Cette révélation survient lorsque sa route croise celle d’orignaux dans le parc national de la Gaspésie, le 2 novembre de la même année. Les images captées de cet instant, qu’il met en ligne, deviennent virales. À partir de ce moment, tout s’enchaîne. « C’était intense. Je venais ici pour vivre la paix et, du jour au lendemain, des médias me contactent au sujet de cette histoire-là, alors que je ne connais rien aux animaux, confie Éric Deschamps. J’ai réalisé à ce moment-là que, comme moi, beaucoup de gens en savaient peu ».
Travail d’éducation
Décidément, le photographe de nature sauvage a développé un sacré sens de l’observation. Au fil de la montée, il s’arrête subitement, mirant ces anfractuosités dont l’existence ne se révèle qu’à l’œil averti. L’empreinte d’une perdrix, juste ici. « Elle nous observe, présentement », se plaît-il à conjecturer.
Sous mes yeux, se déploie ainsi la culture phénoménale d’un autodidacte, un apprentissage sans mentor, mais aiguillé par l’expérimentation. Et cette intimité avec la nature se jauge à la proximité qu’il parvient à obtenir, toujours conscient que l’animal est ici chez lui. « Ç’a été graduel, au prix de sacrifices et de patience, soutient Éric Deschamps. Avec les caribous, par exemple, ç’a commencé à 500 mètres, et là c’est rendu à 30 mètres, chaque fois sans dérangement. Mais parfois, ça prend jusqu’à six heures pour s’approcher à cette distance-là ». Pour les limicoles (de petits échassiers nichant aux abords du fleuve), il apprend les habitudes, les allées et venues, ce qu’ils mangent. « J’évalue aussi les marées, les roches à proximité, et, nécessairement, la lumière », précise-t-il.
Tout au long du périple, Éric Deschamps documente sa sortie, photographiant les manifestations anecdotiques propres à l’expédition hivernale ou réalisant de courtes vidéos ponctuées de remarques spontanées. « Quand je partage mes images en ligne, c’est toujours dans le but de rendre les gens plus respectueux de la nature, que ceux-ci développent une culture de montagne qu’ils vont à leur tour transmettre », dit-il.
Vers 15 h 30, nous atteignons la crête qui forme le sommet avant de gagner un premier boisé.
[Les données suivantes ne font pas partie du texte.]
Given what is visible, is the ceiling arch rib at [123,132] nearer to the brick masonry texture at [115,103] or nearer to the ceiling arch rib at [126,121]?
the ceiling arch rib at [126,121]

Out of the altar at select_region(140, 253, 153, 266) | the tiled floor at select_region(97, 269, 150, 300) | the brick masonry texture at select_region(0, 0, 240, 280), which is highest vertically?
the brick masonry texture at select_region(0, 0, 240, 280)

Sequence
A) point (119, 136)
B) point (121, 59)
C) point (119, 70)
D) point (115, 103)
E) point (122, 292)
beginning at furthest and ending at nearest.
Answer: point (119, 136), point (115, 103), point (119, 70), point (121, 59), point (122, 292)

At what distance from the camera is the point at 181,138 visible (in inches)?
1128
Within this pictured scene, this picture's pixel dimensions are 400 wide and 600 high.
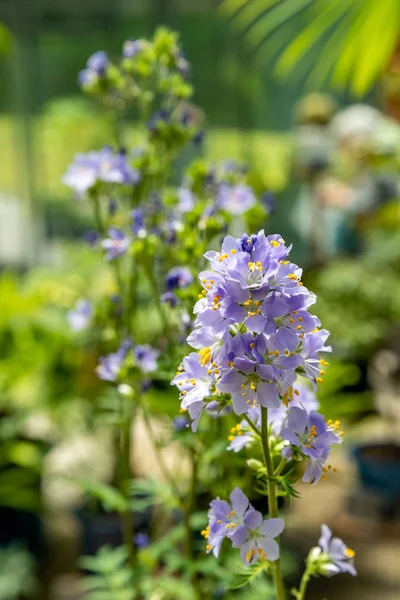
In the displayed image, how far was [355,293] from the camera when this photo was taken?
139 inches

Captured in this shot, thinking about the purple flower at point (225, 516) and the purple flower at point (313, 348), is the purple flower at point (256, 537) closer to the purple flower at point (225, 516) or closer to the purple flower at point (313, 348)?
the purple flower at point (225, 516)

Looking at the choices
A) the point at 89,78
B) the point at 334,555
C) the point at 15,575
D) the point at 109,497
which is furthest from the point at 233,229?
the point at 334,555

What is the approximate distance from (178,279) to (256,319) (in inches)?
20.7

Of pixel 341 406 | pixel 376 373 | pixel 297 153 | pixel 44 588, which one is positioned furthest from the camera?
pixel 297 153

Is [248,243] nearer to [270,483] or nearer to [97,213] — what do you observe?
[270,483]

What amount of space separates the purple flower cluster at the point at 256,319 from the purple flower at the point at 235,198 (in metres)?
0.68

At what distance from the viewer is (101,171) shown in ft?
4.48

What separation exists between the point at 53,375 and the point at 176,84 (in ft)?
5.26

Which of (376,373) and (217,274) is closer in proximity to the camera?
(217,274)

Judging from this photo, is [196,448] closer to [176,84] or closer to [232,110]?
[176,84]

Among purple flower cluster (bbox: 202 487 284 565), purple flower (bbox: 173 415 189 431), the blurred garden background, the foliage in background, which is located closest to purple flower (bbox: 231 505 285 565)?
purple flower cluster (bbox: 202 487 284 565)

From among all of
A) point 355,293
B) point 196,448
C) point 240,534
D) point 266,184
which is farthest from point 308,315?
point 266,184

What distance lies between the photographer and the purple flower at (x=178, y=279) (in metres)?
1.16

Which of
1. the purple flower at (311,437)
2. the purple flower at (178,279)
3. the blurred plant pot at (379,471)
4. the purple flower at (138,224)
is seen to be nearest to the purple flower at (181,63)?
the purple flower at (138,224)
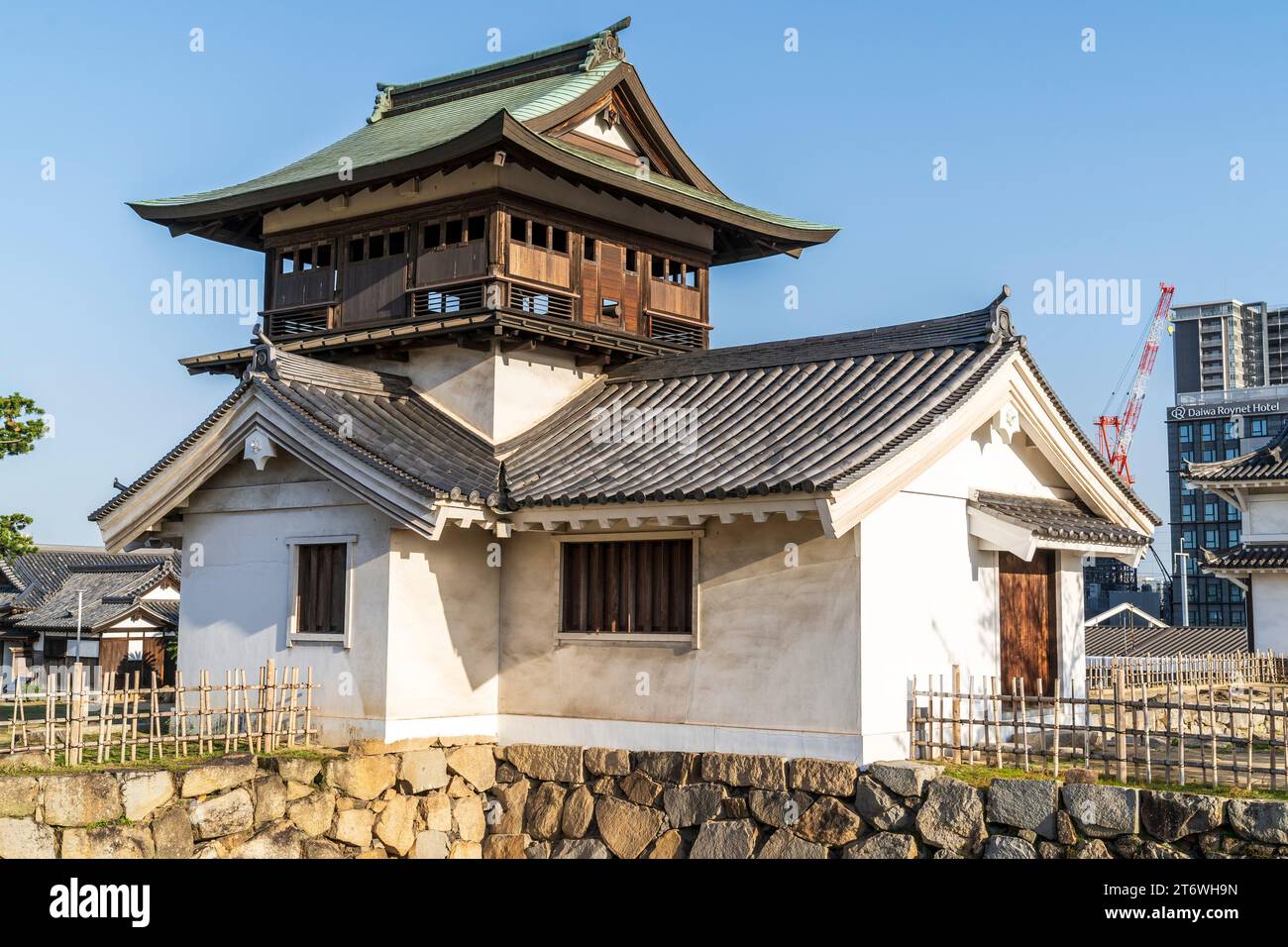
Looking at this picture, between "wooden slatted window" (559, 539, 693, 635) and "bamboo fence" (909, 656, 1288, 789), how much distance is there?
10.8ft

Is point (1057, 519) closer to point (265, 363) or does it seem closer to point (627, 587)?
point (627, 587)

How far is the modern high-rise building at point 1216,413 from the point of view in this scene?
117 meters

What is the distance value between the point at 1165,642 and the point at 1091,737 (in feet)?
118

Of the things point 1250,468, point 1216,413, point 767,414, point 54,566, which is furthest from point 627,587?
point 1216,413

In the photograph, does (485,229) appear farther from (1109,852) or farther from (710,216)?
(1109,852)

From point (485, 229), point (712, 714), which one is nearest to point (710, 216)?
point (485, 229)

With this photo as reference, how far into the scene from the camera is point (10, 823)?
13242 millimetres

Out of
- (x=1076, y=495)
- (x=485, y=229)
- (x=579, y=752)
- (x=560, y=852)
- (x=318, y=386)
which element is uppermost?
(x=485, y=229)

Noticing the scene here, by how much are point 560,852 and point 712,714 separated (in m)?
2.77

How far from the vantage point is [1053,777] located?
48.4 ft

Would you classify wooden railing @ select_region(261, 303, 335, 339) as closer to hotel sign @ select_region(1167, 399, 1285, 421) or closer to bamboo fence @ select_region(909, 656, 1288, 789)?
bamboo fence @ select_region(909, 656, 1288, 789)

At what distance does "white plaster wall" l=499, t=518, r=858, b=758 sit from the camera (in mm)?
15977

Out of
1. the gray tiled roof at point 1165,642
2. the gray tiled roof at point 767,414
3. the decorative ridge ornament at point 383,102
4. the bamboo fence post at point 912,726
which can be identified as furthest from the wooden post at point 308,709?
the gray tiled roof at point 1165,642

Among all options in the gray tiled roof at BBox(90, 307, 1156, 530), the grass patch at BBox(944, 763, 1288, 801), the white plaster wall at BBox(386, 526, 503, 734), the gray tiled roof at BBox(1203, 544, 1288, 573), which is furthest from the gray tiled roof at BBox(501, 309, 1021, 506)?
the gray tiled roof at BBox(1203, 544, 1288, 573)
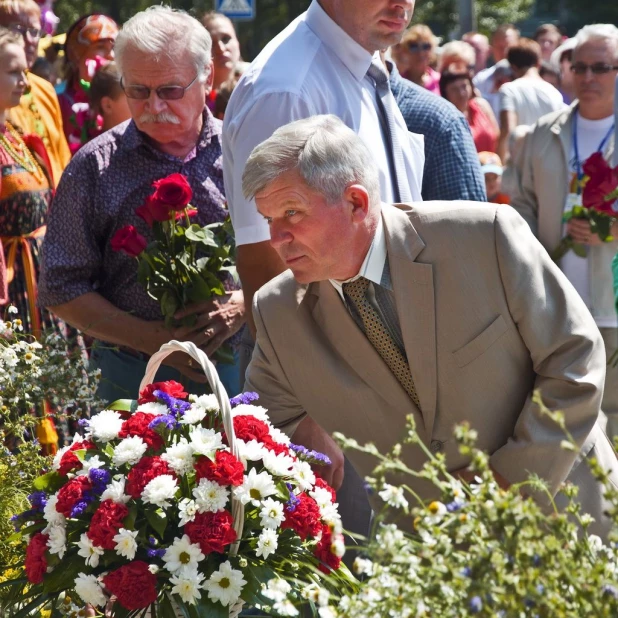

Les conifères agissent comme une zone tampon refusant ce vent qui fait descendre le mercure d’une dizaine de degrés lorsqu’il se trouve désentravé. Nous soufflons un instant, revigoré tant par l’accalmie que par l’idée d’obtenir enfin cette possibilité de se réchauffer. Toutefois, quelque chose cloche. Sous la puissance des rafales, la neige s’est détachée de la cime des arbres, éteignant quelque peu la magie qui enveloppe normalement ces forêts après de fortes précipitations. Pas de belles photos à prendre. « C’est des choses qui arrivent, il vente souvent au sommet », indique-t-il. Journée perdue ? « Pas du tout ! Prendre des photos pour prendre des photos, c’est contre ce en quoi je crois, atteste le coureur de bois moderne. Je ne cherche pas à profiter financièrement de ça. L’an passé, j’ai vendu mille calendriers dans douze pays. J’en vends le double, je travaille deux mois par année, après ça je travaille pour la nature et c’est tout. C’est le rêve ».